From Pixels to Titles: Video Game Identification by Screenshots using Convolutional Neural Networks
Fabricio Breve
TL;DR
This work tackles automatic identification of video game titles from single screenshots across 22 home consoles by evaluating 13 CNNs and 3 transformer architectures, using ImageNet pretraining and arcade-derived fine-tuning on a large Moby Games–based dataset (8,796 games, 170,881 screenshots). CNNs, particularly EfficientNetV2S, outperform transformers, achieving an average accuracy of 77.44% and best per-system results on 16 of 22 systems, with Atari 2600 showing high stability. Incorporating Arcade-weight initializations generally improves performance and reduces training time, boosting the overall best accuracy to 78.79% when selecting architectures and weights per system. The study highlights the efficacy of CNNs for screenshot-based game-title identification, while also outlining practical limitations and avenues for future work, such as system-detection and ensemble methods to scale to larger title sets.
Abstract
This paper investigates video game identification through single screenshots, utilizing ten convolutional neural network (CNN) architectures (VGG16, ResNet50, ResNet152, MobileNet, DenseNet169, DenseNet201, EfficientNetB0, EfficientNetB2, EfficientNetB3, and EfficientNetV2S) and three transformers architectures (ViT-B16, ViT-L32, and SwinT) across 22 home console systems, spanning from Atari 2600 to PlayStation 5, totalling 8,796 games and 170,881 screenshots.

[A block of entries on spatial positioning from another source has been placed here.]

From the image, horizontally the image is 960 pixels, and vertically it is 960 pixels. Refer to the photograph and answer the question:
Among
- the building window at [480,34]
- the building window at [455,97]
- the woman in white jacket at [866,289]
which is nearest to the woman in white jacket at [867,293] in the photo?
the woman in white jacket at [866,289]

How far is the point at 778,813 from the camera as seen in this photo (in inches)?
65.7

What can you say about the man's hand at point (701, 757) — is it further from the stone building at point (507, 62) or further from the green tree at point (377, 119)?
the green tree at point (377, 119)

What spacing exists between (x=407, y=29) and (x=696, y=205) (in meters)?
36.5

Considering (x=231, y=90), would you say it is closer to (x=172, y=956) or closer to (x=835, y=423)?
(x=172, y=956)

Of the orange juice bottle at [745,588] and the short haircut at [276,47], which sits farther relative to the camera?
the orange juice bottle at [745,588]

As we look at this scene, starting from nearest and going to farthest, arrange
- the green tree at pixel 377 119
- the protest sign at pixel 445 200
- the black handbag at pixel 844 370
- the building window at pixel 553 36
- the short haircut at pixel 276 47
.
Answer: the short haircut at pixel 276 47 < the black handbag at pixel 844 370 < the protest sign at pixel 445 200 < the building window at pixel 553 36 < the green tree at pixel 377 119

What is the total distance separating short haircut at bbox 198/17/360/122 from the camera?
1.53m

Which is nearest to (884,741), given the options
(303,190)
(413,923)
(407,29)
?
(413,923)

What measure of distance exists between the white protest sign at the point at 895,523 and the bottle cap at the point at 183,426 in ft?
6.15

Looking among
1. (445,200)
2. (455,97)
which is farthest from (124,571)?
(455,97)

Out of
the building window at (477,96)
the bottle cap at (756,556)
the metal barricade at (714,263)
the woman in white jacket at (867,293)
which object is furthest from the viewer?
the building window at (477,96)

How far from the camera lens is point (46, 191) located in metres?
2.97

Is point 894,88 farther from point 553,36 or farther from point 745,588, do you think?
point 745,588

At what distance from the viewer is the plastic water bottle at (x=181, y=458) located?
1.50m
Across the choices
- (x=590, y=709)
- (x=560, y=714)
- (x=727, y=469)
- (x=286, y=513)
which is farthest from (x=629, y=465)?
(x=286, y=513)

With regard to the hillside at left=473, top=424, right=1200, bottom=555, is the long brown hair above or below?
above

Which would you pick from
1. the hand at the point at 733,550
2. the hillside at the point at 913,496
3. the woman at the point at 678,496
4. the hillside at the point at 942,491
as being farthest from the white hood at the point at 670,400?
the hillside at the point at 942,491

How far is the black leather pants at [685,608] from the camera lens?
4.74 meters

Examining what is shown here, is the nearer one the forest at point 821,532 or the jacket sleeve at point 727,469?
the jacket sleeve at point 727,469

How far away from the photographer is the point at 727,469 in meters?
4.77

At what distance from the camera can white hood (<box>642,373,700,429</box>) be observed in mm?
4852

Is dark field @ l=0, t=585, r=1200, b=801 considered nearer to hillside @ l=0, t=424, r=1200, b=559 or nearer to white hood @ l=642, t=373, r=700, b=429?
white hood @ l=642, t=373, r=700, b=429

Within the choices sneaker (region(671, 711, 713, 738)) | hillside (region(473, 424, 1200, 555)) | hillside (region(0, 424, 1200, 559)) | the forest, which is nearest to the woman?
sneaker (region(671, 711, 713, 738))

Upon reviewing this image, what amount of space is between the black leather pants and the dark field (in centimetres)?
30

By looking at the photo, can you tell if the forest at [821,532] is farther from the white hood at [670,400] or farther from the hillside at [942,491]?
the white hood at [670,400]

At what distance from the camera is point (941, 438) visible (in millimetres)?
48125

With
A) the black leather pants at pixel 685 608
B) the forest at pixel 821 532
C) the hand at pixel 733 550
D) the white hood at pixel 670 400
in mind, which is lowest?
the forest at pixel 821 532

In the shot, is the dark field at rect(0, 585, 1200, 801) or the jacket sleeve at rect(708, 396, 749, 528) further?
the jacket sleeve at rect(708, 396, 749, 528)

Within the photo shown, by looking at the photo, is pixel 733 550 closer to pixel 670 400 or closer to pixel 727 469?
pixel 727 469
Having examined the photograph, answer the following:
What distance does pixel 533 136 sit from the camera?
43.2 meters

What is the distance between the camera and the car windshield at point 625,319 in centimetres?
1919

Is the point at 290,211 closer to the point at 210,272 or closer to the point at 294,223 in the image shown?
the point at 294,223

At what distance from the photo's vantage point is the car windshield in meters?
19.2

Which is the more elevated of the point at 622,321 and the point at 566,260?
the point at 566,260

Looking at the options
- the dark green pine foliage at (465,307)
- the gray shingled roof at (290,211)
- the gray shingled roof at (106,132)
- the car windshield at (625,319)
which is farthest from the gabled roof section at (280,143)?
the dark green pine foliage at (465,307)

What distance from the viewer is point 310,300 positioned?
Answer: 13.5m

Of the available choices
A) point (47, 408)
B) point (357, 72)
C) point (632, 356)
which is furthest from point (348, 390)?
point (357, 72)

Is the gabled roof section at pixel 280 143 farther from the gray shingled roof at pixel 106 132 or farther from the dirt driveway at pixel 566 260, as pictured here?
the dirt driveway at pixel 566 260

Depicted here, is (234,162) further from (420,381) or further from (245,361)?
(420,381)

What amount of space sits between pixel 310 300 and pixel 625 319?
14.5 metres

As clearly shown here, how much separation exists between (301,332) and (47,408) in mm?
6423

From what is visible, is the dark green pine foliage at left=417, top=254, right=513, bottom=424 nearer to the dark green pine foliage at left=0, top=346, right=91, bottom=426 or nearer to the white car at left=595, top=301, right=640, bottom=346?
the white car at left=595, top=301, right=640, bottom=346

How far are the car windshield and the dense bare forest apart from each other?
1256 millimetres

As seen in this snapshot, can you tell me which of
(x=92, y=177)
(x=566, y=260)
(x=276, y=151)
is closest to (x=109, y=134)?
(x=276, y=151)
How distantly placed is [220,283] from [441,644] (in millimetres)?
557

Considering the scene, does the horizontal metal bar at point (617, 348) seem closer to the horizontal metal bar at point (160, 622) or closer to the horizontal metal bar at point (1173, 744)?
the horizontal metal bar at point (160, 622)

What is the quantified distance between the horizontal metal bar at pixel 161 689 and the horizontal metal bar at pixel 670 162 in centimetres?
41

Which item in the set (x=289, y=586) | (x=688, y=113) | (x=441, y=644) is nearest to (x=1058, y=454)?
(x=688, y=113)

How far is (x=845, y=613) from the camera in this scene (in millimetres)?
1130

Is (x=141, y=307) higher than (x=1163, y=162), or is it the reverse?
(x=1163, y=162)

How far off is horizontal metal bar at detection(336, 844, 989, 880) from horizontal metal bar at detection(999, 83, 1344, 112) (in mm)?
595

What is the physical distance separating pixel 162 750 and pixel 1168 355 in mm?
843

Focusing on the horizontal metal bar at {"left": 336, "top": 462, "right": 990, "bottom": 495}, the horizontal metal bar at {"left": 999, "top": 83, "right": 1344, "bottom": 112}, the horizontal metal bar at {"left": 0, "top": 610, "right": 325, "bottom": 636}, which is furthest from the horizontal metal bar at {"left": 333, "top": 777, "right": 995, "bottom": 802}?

Except for VGG16, all CNNs outperformed the transformers in this task. Using ImageNet pre-trained weights as initial weights, EfficientNetV2S achieves the highest average accuracy (77.44%) and the highest accuracy in 16 of the 22 systems. DenseNet201 is the best in four systems and EfficientNetB3 is the best in the remaining two systems. Employing alternative initial weights fine-tuned in an arcade screenshots dataset boosts accuracy for EfficientNet architectures, with the EfficientNetV2S reaching a peak accuracy of 77.63% and demonstrating reduced convergence epochs from 26.9 to 24.5 on average. Overall, the combination of optimal architecture and weights attains 78.79% accuracy, primarily led by EfficientNetV2S in 15 systems. These findings underscore the efficacy of CNNs in video game identification through screenshots.